Collected data entries:
* * *

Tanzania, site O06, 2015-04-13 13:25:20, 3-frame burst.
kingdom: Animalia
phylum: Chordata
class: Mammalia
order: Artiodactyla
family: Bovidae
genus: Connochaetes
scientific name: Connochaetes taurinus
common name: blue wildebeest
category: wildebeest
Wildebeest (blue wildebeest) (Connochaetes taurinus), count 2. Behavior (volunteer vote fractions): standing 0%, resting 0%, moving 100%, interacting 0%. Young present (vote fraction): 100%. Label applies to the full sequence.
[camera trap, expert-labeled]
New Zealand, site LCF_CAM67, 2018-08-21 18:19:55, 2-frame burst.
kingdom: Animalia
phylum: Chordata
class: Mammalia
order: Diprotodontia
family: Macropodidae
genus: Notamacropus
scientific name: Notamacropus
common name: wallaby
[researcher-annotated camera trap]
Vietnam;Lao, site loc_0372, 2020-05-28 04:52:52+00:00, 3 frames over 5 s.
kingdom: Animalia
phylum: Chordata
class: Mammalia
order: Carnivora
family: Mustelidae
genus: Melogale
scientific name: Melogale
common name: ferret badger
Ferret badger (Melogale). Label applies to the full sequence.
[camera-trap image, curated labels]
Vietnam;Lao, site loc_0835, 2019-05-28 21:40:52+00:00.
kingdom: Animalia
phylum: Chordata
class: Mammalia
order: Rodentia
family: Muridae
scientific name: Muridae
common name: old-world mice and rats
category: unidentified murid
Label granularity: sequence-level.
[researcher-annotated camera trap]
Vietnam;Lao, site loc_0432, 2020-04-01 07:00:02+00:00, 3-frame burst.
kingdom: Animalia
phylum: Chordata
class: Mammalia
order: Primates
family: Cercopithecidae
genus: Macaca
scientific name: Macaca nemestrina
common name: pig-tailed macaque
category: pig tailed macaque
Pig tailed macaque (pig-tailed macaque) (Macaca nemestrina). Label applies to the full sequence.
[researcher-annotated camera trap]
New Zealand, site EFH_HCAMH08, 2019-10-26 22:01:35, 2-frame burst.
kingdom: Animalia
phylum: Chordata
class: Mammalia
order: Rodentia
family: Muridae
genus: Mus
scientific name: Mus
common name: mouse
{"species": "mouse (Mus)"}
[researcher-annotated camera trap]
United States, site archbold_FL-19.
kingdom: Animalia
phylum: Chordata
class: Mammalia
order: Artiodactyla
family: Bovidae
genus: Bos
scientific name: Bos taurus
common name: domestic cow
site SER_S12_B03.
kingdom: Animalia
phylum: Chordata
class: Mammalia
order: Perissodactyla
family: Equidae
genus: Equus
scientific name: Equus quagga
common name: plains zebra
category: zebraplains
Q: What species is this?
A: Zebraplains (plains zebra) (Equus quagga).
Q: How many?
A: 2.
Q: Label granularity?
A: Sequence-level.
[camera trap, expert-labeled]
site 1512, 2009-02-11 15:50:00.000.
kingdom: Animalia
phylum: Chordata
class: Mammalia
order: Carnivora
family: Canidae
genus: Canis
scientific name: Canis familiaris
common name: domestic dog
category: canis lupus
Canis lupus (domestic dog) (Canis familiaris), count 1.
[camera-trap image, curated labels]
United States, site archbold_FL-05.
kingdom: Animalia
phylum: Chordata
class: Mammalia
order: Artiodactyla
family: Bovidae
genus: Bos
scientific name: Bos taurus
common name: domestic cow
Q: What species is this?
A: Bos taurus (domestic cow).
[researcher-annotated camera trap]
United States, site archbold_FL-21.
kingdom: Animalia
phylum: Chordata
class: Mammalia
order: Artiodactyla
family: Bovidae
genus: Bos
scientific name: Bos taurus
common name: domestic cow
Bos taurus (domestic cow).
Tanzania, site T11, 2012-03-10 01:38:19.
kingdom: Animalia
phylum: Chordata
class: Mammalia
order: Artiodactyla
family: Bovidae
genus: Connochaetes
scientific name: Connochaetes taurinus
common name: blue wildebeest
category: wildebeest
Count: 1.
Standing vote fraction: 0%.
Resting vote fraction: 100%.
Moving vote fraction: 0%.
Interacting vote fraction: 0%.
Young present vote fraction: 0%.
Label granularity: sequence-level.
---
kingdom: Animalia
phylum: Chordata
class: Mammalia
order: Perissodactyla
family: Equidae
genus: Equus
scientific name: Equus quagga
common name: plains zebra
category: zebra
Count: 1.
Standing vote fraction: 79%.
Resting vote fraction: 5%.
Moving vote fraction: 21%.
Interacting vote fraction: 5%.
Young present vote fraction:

* * *

- **About this task**
Would you print all of the entries exactly as they stand?

- **Solution to the exercise**
Tanzania, site O06, 2015-04-13 13:25:20, 3-frame burst.
kingdom: Animalia
phylum: Chordata
class: Mammalia
order: Artiodactyla
family: Bovidae
genus: Connochaetes
scientific name: Connochaetes taurinus
common name: blue wildebeest
category: wildebeest
Wildebeest (blue wildebeest) (Connochaetes taurinus), count 2. Behavior (volunteer vote fractions): standing 0%, resting 0%, moving 100%, interacting 0%. Young present (vote fraction): 100%. Label applies to the full sequence.
[camera trap, expert-labeled]
New Zealand, site LCF_CAM67, 2018-08-21 18:19:55, 2-frame burst.
kingdom: Animalia
phylum: Chordata
class: Mammalia
order: Diprotodontia
family: Macropodidae
genus: Notamacropus
scientific name: Notamacropus
common name: wallaby
[researcher-annotated camera trap]
Vietnam;Lao, site loc_0372, 2020-05-28 04:52:52+00:00, 3 frames over 5 s.
kingdom: Animalia
phylum: Chordata
class: Mammalia
order: Carnivora
family: Mustelidae
genus: Melogale
scientific name: Melogale
common name: ferret badger
Ferret badger (Melogale). Label applies to the full sequence.
[camera-trap image, curated labels]
Vietnam;Lao, site loc_0835, 2019-05-28 21:40:52+00:00.
kingdom: Animalia
phylum: Chordata
class: Mammalia
order: Rodentia
family: Muridae
scientific name: Muridae
common name: old-world mice and rats
category: unidentified murid
Label granularity: sequence-level.
[researcher-annotated camera trap]
Vietnam;Lao, site loc_0432, 2020-04-01 07:00:02+00:00, 3-frame burst.
kingdom: Animalia
phylum: Chordata
class: Mammalia
order: Primates
family: Cercopithecidae
genus: Macaca
scientific name: Macaca nemestrina
common name: pig-tailed macaque
category: pig tailed macaque
Pig tailed macaque (pig-tailed macaque) (Macaca nemestrina). Label applies to the full sequence.
[researcher-annotated camera trap]
New Zealand, site EFH_HCAMH08, 2019-10-26 22:01:35, 2-frame burst.
kingdom: Animalia
phylum: Chordata
class: Mammalia
order: Rodentia
family: Muridae
genus: Mus
scientific name: Mus
common name: mouse
{"species": "mouse (Mus)"}
[researcher-annotated camera trap]
United States, site archbold_FL-19.
kingdom: Animalia
phylum: Chordata
class: Mammalia
order: Artiodactyla
family: Bovidae
genus: Bos
scientific name: Bos taurus
common name: domestic cow
site SER_S12_B03.
kingdom: Animalia
phylum: Chordata
class: Mammalia
order: Perissodactyla
family: Equidae
genus: Equus
scientific name: Equus quagga
common name: plains zebra
category: zebraplains
Q: What species is this?
A: Zebraplains (plains zebra) (Equus quagga).
Q: How many?
A: 2.
Q: Label granularity?
A: Sequence-level.
[camera trap, expert-labeled]
site 1512, 2009-02-11 15:50:00.000.
kingdom: Animalia
phylum: Chordata
class: Mammalia
order: Carnivora
family: Canidae
genus: Canis
scientific name: Canis familiaris
common name: domestic dog
category: canis lupus
Canis lupus (domestic dog) (Canis familiaris), count 1.
[camera-trap image, curated labels]
United States, site archbold_FL-05.
kingdom: Animalia
phylum: Chordata
class: Mammalia
order: Artiodactyla
family: Bovidae
genus: Bos
scientific name: Bos taurus
common name: domestic cow
Q: What species is this?
A: Bos taurus (domestic cow).
[researcher-annotated camera trap]
United States, site archbold_FL-21.
kingdom: Animalia
phylum: Chordata
class: Mammalia
order: Artiodactyla
family: Bovidae
genus: Bos
scientific name: Bos taurus
common name: domestic cow
Bos taurus (domestic cow).
Tanzania, site T11, 2012-03-10 01:38:19.
kingdom: Animalia
phylum: Chordata
class: Mammalia
order: Artiodactyla
family: Bovidae
genus: Connochaetes
scientific name: Connochaetes taurinus
common name: blue wildebeest
category: wildebeest
Count: 1.
Standing vote fraction: 0%.
Resting vote fraction: 100%.
Moving vote fraction: 0%.
Interacting vote fraction: 0%.
Young present vote fraction: 0%.
Label granularity: sequence-level.
---
kingdom: Animalia
phylum: Chordata
class: Mammalia
order: Perissodactyla
family: Equidae
genus: Equus
scientific name: Equus quagga
common name: plains zebra
category: zebra
Count: 1.
Standing vote fraction: 79%.
Resting vote fraction: 5%.
Moving vote fraction: 21%.
Interacting vote fraction: 5%.
Young present vote fraction:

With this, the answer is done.